It had taken me a while, but something about the weird phone call I had received just before the ERA soldiers broke down the door of my apartment had jogged an old memory. After I opened the VIDEOVIEW window on the computer screen, I moused JAIME.6 and the REPLAY command; it took me only a couple of minutes to find the footage I remembered shooting of him, just a few weeks before he was killed.

And now here was Jamie, very much alive and well, sitting in his child-size rocking chair in the living room. He was wearing blue jeans and his favorite St. Louis Cardinals sweatshirt; just a cute little kid, both bored and embarrassed to have his dad making yet another video of him.

My voice, off-camera: “Okay, kiddo, what’s your name?”

Jamie, pouting, wishing to be anywhere but here: “Jamie …”

Me again: “And what’s your last name?”

Jamie looks down at the floor, his hands fidgeting restlessly on the armrests of his chair: “Jamie Rosen, and I’m six years old …”

My voice, prodding him gently from behind the camera: “That’s good! Now what’s your mommy’s and daddy’s names?”

His face scrunches up in earnest concentration, the child who has only recently learned that his folks have names besides Mommy and Daddy: “My daddy’s name is Gerard Rosen … Gerry Rosen … and Mommy’s … my mommy’s name is Marianne Rosen …”

Me, playing the proud papa: “That’s good, Jamie! That’s very good! Now, can you tell me what you’re supposed to do if a stranger comes up to you?”

Jamie dutifully recites everything I had just told him: “I’m not supposed to talk to strangers, even if they ask me if I want a present, and I can … I’m supposed to run and get a p’leaseman or another grownup and tell them to take me to you, and …”

There. That was it.

I froze the image and marked its endpoint, then I moved back to the beginning of the video. When I had reached that point and marked it, I opened the menu bar at the top of the screen and selected the EDIT function. Another command from the submenu caused a window to open at the bottom half of the screen, displaying a transcript of the conversation.

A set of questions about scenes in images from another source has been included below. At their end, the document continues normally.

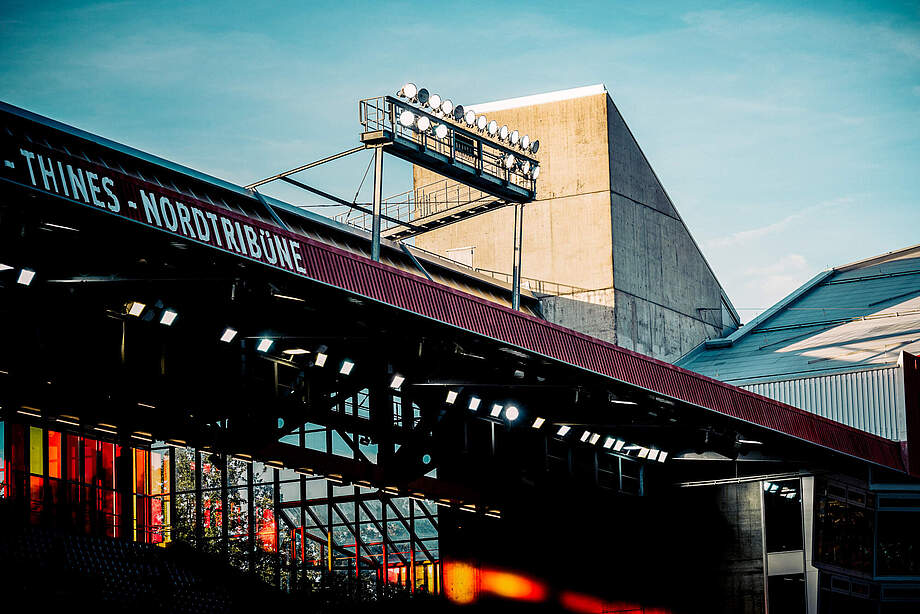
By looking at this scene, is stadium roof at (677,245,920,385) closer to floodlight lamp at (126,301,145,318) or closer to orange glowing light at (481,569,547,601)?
orange glowing light at (481,569,547,601)

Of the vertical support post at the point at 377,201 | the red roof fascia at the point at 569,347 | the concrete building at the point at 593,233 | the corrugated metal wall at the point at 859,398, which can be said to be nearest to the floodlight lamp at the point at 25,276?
the red roof fascia at the point at 569,347

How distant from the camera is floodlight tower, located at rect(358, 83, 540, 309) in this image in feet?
131

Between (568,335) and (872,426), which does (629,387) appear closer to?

I then began to work my way through the transcript, highlighting certain key words. It took me a few minutes, but when I was through I had a couple of lines I had pieced together from the videotape. I took a deep breath, then I moused the line and tapped in commands to verbalize those lines.

Jamie’s voice reemerged from the computer, speaking something he had never said in life, but which I had heard over the phone earlier that night:

“Rosen, Gerard … Gerard Rosen … Gerry Rosen … can I talk to you, Daddy?”

And on the computer screen, Jamie’s reedited face was exactly the same as I had seen it on the phone.

“Gerry, what the hell are you doing?”

Startled, I jerked away from the keyboard and spun around in the office chair to find Marianne standing in the doorway behind me.

Her arms were crossed in front of her robe; she had a look of horror on her face, as if she had just caught me trying on a pair of her panties. Maybe reality was worse than that; after all, she had just discovered me in the act of editing one of the last tangible memories of our son.

I lay back in the chair, letting out my breath as I rubbed my eyelids between my fingertips. “Part of the deal was that you wouldn’t ask me any questions,” I murmured. “And believe me, if I told you, you’d just think I was crazy.”

“I already think you’re crazy,” she replied, her voice harsh with anger barely kept in check. “Leave Jamie’s video alone. I mean it …”

Before I could do anything, she stalked across the room and began to reach for the computer. “Okay, okay,” I said, putting my hands over the keyboard. “I’ll get out of this, so long as you answer one question for me.”

She stopped and stared at me, not pulling her hands away. “What is it?”

“Did you load this disk into the hard drive?” I asked. “This file in particular?”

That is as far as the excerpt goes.